━━━━━ Extracted text ━━━━━
Acute Myeloid Leukemia: Evolving Through Targeted Therapies - Episode 4
Harry Paul Erba, MD, PhD: Let’s move on to second-generation drugs. Mark, I’m going to come back to you on the development of both quizartinib and gilteritinib in this setting. And of course there’s crenolanib if we have time.
Mark J. Levis, MD, PhD: Yes. Actually the 3 drugs were coming in parallel. Quizartinib is the older 1 that was designed specifically as a FLT3 inhibitor. It had a bumpy regulatory course, but they finally emerged with this QuANTUM-R trial. Now quizartinib is a type 2 inhibitor. It does not inhibit the TKD mutations. It’s very specific for the ITD. Very potent, very selective, and for patients with relapsed or refractory FLT3 ITD AML [acute myeloid leukemia], they were randomized to receive a conventional MEK, or vicious salvage, or LoDAC [low-dose cytarabine], or quizartinib as a single agent.
━━━━━
**What you have to do**:
Proceed with the AML panel discussion transcript on second-generation FLT3 inhibitors, picking up after its last sentence. The records that follow have no connection to the text.
━━━━━ Data for review ━━━━━
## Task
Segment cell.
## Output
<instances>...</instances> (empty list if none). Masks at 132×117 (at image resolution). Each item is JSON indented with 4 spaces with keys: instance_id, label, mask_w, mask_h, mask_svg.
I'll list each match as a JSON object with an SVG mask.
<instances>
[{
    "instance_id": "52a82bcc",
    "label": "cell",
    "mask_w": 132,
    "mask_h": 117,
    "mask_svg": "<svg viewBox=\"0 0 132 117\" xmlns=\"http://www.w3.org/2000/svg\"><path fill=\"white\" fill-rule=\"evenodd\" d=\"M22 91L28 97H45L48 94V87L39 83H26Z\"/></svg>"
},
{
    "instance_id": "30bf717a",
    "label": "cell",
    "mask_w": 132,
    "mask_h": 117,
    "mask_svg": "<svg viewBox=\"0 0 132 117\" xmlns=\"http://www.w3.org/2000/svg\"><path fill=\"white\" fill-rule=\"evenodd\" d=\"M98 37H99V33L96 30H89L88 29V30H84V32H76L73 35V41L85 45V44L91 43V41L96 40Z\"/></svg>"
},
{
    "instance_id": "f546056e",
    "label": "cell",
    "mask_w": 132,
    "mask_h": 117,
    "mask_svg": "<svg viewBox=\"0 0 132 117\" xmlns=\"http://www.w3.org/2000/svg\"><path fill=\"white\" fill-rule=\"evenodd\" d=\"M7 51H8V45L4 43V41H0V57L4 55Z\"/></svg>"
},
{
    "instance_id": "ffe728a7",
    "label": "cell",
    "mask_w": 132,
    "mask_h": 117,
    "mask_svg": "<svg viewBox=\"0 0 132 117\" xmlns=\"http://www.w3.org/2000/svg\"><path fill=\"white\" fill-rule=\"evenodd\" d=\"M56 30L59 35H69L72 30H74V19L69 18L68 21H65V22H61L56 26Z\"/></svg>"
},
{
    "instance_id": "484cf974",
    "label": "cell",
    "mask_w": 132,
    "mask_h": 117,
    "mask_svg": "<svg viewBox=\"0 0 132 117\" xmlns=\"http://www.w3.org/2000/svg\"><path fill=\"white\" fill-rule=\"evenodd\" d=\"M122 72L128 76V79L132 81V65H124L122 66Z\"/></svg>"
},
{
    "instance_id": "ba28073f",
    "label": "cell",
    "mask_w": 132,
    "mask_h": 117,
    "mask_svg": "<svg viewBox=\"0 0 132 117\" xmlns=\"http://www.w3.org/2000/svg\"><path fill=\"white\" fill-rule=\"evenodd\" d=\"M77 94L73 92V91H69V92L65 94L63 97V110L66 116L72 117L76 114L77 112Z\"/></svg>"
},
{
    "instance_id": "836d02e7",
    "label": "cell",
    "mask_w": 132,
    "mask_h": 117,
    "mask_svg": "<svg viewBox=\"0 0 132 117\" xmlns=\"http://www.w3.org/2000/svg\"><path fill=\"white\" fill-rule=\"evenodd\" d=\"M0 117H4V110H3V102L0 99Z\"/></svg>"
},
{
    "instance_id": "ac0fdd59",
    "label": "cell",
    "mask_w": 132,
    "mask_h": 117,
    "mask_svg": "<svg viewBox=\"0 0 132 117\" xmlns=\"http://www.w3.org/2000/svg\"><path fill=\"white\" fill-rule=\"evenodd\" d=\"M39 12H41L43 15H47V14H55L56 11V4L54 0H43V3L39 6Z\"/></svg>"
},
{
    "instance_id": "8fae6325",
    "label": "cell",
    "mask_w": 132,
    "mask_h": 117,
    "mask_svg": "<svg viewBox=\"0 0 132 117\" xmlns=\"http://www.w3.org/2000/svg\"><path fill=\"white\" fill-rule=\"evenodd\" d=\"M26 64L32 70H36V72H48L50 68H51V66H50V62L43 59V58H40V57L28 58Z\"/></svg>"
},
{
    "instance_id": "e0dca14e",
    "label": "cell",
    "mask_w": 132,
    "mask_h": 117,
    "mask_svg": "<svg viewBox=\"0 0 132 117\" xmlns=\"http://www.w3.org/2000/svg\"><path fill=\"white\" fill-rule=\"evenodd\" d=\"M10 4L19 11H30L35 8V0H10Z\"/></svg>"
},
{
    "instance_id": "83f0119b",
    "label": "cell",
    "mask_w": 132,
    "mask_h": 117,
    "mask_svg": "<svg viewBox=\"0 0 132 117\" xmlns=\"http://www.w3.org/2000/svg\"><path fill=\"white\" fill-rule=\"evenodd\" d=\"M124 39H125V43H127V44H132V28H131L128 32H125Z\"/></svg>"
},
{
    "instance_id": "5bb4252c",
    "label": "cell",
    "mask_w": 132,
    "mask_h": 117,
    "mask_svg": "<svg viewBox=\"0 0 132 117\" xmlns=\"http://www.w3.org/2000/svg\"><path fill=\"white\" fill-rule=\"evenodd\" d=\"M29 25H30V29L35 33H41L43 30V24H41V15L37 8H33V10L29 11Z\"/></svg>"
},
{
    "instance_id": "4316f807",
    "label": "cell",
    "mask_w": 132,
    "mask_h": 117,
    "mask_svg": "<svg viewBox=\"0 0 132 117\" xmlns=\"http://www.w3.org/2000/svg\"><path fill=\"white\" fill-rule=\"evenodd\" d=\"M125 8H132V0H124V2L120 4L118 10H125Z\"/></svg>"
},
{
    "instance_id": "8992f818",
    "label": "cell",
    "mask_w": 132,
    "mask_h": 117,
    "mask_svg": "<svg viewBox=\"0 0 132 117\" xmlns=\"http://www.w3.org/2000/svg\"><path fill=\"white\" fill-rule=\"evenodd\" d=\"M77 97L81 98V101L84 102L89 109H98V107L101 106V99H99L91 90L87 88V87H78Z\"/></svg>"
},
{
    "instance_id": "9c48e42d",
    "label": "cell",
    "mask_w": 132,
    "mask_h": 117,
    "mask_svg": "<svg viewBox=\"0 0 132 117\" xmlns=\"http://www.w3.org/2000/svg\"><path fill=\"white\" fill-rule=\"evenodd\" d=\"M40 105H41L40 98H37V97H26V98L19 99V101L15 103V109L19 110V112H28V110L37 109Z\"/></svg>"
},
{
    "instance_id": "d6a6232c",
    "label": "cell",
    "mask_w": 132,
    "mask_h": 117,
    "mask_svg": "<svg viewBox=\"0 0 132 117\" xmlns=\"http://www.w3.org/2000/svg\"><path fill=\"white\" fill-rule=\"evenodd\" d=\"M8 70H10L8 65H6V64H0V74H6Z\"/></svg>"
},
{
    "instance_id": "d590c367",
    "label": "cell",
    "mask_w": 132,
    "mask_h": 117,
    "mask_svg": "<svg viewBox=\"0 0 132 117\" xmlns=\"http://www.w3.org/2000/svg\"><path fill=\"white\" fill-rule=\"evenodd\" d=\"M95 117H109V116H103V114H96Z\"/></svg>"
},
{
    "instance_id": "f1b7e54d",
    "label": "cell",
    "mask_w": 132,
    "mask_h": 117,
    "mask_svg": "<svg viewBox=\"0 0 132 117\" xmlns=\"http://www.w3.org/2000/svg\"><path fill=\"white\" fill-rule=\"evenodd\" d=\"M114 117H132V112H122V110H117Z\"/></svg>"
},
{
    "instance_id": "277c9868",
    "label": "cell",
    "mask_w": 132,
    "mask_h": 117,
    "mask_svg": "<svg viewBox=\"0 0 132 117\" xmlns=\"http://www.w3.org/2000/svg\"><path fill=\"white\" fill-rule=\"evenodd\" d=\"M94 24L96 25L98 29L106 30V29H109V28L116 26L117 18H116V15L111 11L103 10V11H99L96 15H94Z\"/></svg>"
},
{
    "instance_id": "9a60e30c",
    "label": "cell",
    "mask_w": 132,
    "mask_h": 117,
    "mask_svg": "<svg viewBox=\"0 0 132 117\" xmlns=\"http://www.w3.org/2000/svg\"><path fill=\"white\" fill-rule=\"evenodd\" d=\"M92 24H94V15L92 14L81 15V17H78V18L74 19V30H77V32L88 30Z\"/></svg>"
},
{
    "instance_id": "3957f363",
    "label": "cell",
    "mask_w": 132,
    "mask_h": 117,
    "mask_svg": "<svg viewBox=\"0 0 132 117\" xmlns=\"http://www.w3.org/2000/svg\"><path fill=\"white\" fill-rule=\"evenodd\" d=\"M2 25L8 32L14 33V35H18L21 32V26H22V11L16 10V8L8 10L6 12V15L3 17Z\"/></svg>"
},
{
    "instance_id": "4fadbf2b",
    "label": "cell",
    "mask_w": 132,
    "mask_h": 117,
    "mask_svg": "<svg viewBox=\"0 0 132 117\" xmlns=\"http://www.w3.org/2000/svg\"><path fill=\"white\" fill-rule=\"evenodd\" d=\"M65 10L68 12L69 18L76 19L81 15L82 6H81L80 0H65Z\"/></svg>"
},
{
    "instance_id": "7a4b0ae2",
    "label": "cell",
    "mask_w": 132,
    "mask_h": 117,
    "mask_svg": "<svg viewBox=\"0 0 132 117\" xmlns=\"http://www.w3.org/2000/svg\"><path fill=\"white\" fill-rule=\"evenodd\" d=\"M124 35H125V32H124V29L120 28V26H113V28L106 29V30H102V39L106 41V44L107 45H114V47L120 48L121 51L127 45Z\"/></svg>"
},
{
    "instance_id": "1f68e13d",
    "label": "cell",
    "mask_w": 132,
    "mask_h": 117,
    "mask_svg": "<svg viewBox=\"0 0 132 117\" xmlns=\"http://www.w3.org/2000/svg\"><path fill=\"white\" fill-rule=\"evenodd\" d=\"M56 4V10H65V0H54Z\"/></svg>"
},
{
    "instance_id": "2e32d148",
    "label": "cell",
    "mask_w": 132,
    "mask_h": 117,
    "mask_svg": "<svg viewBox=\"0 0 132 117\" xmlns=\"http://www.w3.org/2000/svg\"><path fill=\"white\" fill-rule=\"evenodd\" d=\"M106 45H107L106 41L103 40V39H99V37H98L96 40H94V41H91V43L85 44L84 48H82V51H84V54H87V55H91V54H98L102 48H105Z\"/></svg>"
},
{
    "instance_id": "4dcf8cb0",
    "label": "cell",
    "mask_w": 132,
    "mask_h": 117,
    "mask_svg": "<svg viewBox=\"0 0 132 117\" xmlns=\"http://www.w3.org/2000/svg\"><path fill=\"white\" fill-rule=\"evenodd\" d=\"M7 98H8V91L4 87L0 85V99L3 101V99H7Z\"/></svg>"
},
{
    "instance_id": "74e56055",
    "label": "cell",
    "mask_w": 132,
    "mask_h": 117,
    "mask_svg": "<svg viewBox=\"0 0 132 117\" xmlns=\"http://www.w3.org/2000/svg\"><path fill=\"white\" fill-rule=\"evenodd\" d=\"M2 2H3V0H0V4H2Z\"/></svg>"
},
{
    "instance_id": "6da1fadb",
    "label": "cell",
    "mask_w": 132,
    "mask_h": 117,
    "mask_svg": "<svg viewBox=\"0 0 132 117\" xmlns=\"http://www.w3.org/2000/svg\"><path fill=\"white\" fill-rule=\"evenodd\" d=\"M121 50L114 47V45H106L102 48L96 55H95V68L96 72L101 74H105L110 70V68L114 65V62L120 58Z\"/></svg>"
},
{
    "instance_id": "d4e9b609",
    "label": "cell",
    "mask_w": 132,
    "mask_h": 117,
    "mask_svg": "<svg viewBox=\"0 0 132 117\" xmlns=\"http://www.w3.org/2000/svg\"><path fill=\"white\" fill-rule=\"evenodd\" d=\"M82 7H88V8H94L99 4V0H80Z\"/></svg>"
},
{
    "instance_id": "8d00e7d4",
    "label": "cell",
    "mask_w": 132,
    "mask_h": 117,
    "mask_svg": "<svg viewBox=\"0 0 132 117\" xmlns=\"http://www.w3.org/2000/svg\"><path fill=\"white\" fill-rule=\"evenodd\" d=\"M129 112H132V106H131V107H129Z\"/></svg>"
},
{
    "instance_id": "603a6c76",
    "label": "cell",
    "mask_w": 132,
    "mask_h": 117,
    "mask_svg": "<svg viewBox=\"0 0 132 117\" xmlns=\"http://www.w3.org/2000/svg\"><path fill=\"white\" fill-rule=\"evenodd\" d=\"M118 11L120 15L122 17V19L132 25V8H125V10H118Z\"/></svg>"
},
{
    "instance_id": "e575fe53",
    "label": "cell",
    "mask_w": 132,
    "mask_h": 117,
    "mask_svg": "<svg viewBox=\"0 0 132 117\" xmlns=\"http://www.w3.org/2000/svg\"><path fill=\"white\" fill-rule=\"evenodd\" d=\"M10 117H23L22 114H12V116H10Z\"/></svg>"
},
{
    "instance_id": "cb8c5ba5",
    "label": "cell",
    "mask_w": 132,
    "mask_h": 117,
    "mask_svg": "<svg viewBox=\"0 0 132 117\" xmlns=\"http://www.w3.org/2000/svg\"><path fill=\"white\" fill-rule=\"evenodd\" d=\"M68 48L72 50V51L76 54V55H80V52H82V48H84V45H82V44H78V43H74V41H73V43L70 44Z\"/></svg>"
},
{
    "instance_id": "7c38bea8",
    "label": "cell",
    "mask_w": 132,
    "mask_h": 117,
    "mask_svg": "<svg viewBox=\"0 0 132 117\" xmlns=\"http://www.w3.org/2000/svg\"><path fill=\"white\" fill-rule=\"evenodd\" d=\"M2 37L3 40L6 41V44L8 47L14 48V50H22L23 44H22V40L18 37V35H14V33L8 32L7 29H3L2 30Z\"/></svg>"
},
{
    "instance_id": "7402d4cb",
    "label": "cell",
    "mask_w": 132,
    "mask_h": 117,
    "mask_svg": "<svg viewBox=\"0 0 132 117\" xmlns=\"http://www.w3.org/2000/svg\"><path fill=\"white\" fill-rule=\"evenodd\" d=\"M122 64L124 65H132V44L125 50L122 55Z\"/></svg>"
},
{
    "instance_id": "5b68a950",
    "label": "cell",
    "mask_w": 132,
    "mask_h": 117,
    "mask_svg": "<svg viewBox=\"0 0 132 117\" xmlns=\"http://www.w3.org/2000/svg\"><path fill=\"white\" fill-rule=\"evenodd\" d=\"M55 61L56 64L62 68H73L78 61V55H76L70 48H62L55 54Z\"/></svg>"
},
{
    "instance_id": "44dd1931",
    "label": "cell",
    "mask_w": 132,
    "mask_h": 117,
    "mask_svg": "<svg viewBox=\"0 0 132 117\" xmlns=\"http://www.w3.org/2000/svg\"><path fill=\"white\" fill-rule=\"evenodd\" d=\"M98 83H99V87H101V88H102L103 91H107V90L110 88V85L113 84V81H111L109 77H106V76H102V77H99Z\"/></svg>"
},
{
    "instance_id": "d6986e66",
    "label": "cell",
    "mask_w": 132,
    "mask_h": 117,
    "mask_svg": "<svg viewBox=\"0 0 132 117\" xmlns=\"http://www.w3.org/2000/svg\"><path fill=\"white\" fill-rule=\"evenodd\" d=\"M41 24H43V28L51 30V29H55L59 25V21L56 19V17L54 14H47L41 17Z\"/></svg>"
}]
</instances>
━━━━━
**Exercise result**:
Although that trial met its primary end point of overall survival, and the Japan regulatory agency thought that was fine, Europe and the United States did not. There was wringing of the hands over well QT prolongation. This drug seems very toxic, which is startling to any of us who have given it compared with MEK chemotherapy. Their point was it wasn’t a big enough improvement and that it really looked good only against LoDAC. But we can quibble over that. The simple truth is that it is an effective agent, and it is being studied in a different context as well in something called QuANTUM-First trial, which is up front. We can talk about that. But that’s quizartinib for the relapsed-refractory setting, a type 2 selective potent inhibitor.
The other 1 is gilteritinib. Gilteritinib was developed, and I like to use this analogy: The developers of gilteritinib watched all the mistakes made, and we were doing quizartinib. They just waited for us to spring all the traps and find all the screwups. Then they just marched on through very rapidly and casually developed a very good drug, which is in fact a type 1 inhibitor. Less potent but still very potent in vivo and really quite selective for the FLT3 mutation. It got approval for the relapsed-refractory setting and is now being studied up front versus midostaurin in combination with chemotherapy.
Finally, crenolanib is still back there. We’re waiting to see what’s happening with that drug. Really the focus, for practical purposes, is still on quizartinib and gilteritinib.